──────── Document section

5 days?? When I found a rabbit I looked for their owner for 2 weeks. I wouldnt bloody replace my animal after 5 days... 5 months MAYBE!


----------



## Guest (Sep 18, 2011)

gloworm*mushroom said:


> 5 days?? When I found a rabbit I looked for their owner for 2 weeks. I wouldnt bloody replace my animal after 5 days... 5 months MAYBE!


When I had a stray handed in to me it took the owners 10 days to find me, 5 days just isn't long enough imo..


----------



## wacky (Jan 23, 2011)

Kammie said:


> You sound like you only want them home to breed from?
> 
> Five days and you've already "replaced" them!
> 
> I really hope someone else finds them and they go to a nice home where they will be spayed and loved.


i realy think you are being a bit harsh to the person she asked for advice to find them not to be juged wether the person breeds it is not the isue its what to do to find them i would put up posters with a reward and only hope they can be found pluss i would knck on doors to see if anyone has seen them in there garden and to keep an eye out for them good luck with the serch


----------



## gloworm*mushroom (Mar 4, 2011)

────────────────
──────── Given material

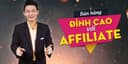 Bán hàng đỉnh cao với Affiliate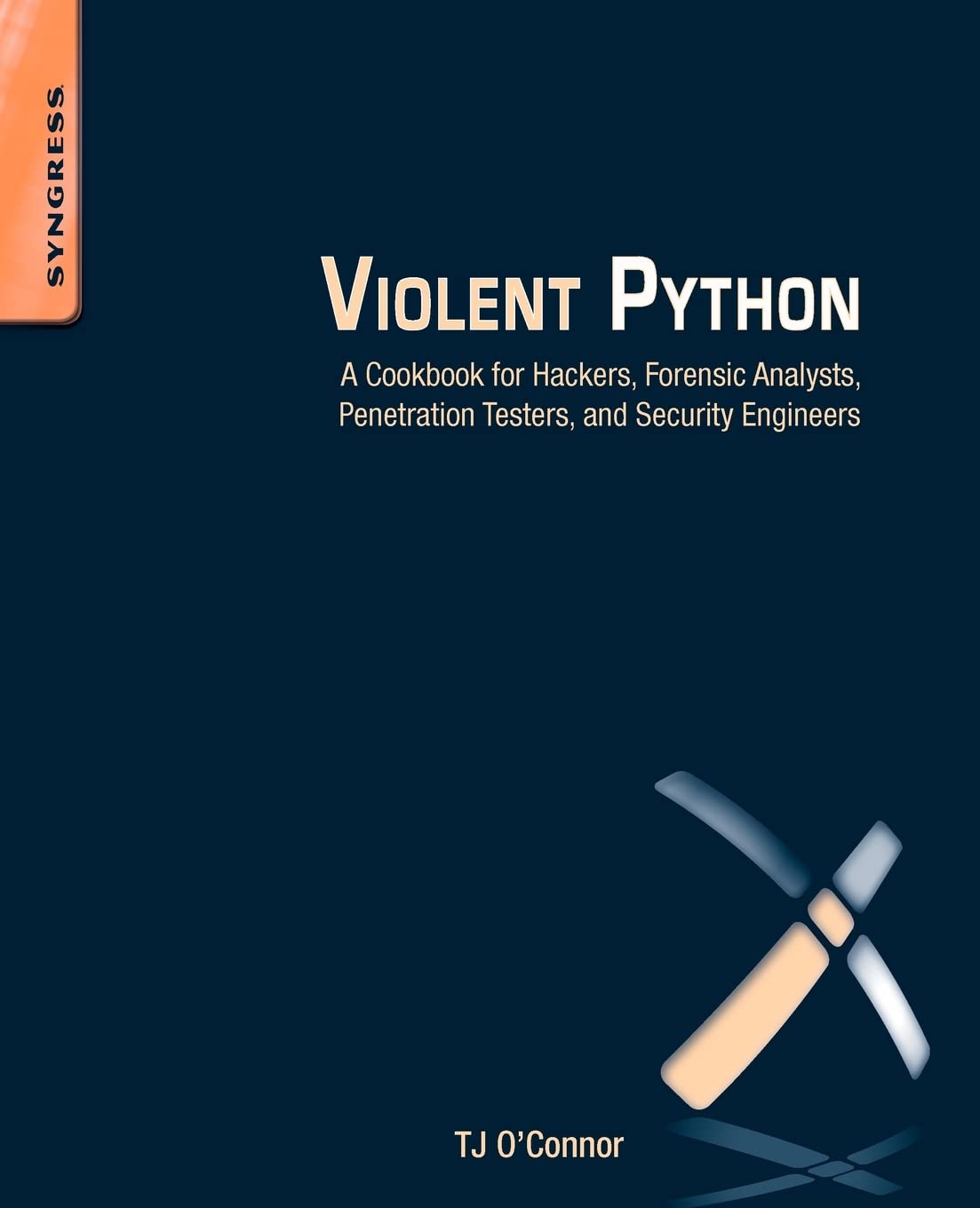 Buy Violent Python: A Cookbook for Hackers, Forensic Analysts, Penetration Testers and Security Engineers, Paperback, TJ O'Connor) Online at Best Price - BookBajar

────────────────

What you need to do —
A. In the forum thread about the missing animals, how long did it take the owners of the stray handed in to one poster to track that poster down?
B. Rewrite the paragraph of the forum thread about the missing animals that begins "i realy think you are being a bit harsh" as a short list of its main points.
C. Pick up the forum thread about the missing animals and write what comes next.

Results by task —
A. 10 days.

B.
- The reply to Kammie's post is a bit harsh.
- The original poster asked for advice on finding the animals, not to be judged.
- Whether she breeds them is not the issue.
- Put up posters offering a reward.
- Knock on doors to ask whether anyone has seen them in their garden.
- Keep an eye out for them.
- Good luck with the search.

C.
wacky said:


> i realy think you are being a bit harsh to the person she asked for advice to find them not to be juged wether the person breeds it is not the isue its what to do to find them i would put up posters with a reward and only hope they can be found pluss i would knck on doors to see if anyone has seen them in there garden and to keep an eye out for them good luck with the serch


'I really want at least Totsy back as she has breed potential'

Clearly they are bothered more about breeding than looking after their animals and keeping them secure. How are we judging? That is exactly what they said.

Its like losing both your kids and saying well really I at least want my son back because he's smarter.


----------



## wacky (Jan 23, 2011)

im sorry but you are just missing the point a bit its got nothing to do with us the motives i mean just help her find them like she asked


----------



## gloworm*mushroom (Mar 4, 2011)

wacky said:


> im sorry but you are just missing the point a bit its got nothing to do with us the motives i mean just help her find them like she asked


Well apart from the common sense things of: posters: contact vets: contact rescue centres: contact pet stores what else are we supposed to tell her?

She's already replaced them anyway! Maybe we can think of ways just to attract the breeding potential one back....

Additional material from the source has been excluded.